-- Start DATA SECTION --

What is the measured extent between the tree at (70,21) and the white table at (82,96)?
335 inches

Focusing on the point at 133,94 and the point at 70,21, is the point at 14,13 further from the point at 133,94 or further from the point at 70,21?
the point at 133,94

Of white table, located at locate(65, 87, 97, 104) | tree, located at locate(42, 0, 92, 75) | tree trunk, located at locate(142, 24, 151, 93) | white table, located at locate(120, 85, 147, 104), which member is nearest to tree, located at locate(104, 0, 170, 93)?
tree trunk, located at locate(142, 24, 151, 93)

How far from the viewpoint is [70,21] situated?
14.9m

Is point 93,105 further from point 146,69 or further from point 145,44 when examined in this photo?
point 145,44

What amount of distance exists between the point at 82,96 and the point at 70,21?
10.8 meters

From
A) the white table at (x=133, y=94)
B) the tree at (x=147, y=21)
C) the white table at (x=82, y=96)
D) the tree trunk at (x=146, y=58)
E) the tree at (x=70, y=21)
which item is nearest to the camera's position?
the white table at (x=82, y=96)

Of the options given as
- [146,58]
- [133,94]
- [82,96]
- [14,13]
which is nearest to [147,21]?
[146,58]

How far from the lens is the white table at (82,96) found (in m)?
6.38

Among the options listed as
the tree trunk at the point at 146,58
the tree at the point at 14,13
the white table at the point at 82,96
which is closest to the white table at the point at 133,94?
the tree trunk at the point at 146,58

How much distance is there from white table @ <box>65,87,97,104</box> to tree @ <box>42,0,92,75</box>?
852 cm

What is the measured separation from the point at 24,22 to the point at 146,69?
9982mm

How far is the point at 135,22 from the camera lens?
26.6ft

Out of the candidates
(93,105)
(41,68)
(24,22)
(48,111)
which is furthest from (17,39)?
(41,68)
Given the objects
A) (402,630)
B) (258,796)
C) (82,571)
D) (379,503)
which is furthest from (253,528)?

-- End DATA SECTION --

- **OBJECTIVE**
Reproduce the listing above, replacing "furthest" with "farthest" wherever it occurs and changing nothing else.

- **TASK RESPONSE**
What is the measured extent between the tree at (70,21) and the white table at (82,96)?
335 inches

Focusing on the point at 133,94 and the point at 70,21, is the point at 14,13 further from the point at 133,94 or further from the point at 70,21?
the point at 133,94

Of white table, located at locate(65, 87, 97, 104) | tree, located at locate(42, 0, 92, 75) | tree trunk, located at locate(142, 24, 151, 93) | white table, located at locate(120, 85, 147, 104), which member is nearest to tree, located at locate(104, 0, 170, 93)?
tree trunk, located at locate(142, 24, 151, 93)

How far from the viewpoint is [70,21] situated?
14.9m

Is point 93,105 further from point 146,69 or further from point 145,44 when examined in this photo?
point 145,44

What amount of distance exists between the point at 82,96 and the point at 70,21?
10.8 meters

From
A) the white table at (x=133, y=94)
B) the tree at (x=147, y=21)
C) the white table at (x=82, y=96)
D) the tree trunk at (x=146, y=58)
E) the tree at (x=70, y=21)
which item is nearest to the camera's position?
the white table at (x=82, y=96)

Of the options given as
- [146,58]
- [133,94]
- [82,96]
- [14,13]
which is nearest to [147,21]?
[146,58]

How far from the lens is the white table at (82,96) found (in m)?
6.38

Among the options listed as
the tree trunk at the point at 146,58
the tree at the point at 14,13
the white table at the point at 82,96
which is closest to the white table at the point at 133,94?
the tree trunk at the point at 146,58

How much distance is there from white table @ <box>65,87,97,104</box> to tree @ <box>42,0,92,75</box>?
852 cm

What is the measured separation from the point at 24,22 to the point at 146,69?
9982mm

How far is the point at 135,22 from the camera lens?
26.6ft

Out of the candidates
(93,105)
(41,68)
(24,22)
(48,111)
which is farthest from (17,39)?
(41,68)
Given the objects
A) (402,630)
B) (258,796)
C) (82,571)
D) (379,503)
which is farthest from (253,528)?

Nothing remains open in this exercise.